The latest round up of recent cybercrime news stories from Phil Ashley, Director of Crossword Labs. A pick of the weird spam, quirky scams and downright scary cyber attacks that remind us why we do what we do.


SquirrelWaffle spam

There is a new type of fast-growing spam called SquirrelWaffle which uses Microsoft Office documents to deliver Qakbot malware. This mal-spam campaign started in mid-September when Cisco Talos researchersnoticed malicious Office documents were working to infect systems with Squirrel Waffle in its initial stages. SquirrelWaffle emails typically contain hyperlinks to malicious ZIP archives which are hosted on the cyber criminal’s servers. Besides English, the top five languages being used in the spam emails include French, German, Dutch and Polish.


Teenager uses Google ads for his scam website

A teenager had £2.1 million confiscated after he made a phishing website in which he tricked victims into giving away their gift card codes. The teenager made a website which was nearly identical an actual gift card website called Love2Shop. Unsuspecting gift card owners would click on Google Ads from legitimate websites, which would dupe them into thinking that the scam website was real. It is believed that before the A-Level student was caught that he had in his possession information on 197 PayPal accounts.

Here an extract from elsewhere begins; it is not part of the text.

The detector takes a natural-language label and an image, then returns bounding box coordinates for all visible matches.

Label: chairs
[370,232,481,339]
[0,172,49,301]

Android users being swindled vis SMS

Fraudsters are using malicious Android apps to trick their victims into downloading premium SMS subscriptions which leads to them being overcharged. Avast’s Jakub Vavra, who first discovered this fraud, said the fake apps featured a wide range of categories such as custom keyboards, QR code scanners, video and photo editors, spam call blockers, camera filters, and games, among others. This campaign is believed to have started in May 2021, and now has around 151 apps which have frequented the Google Playstore and have been downloaded over 10 million times.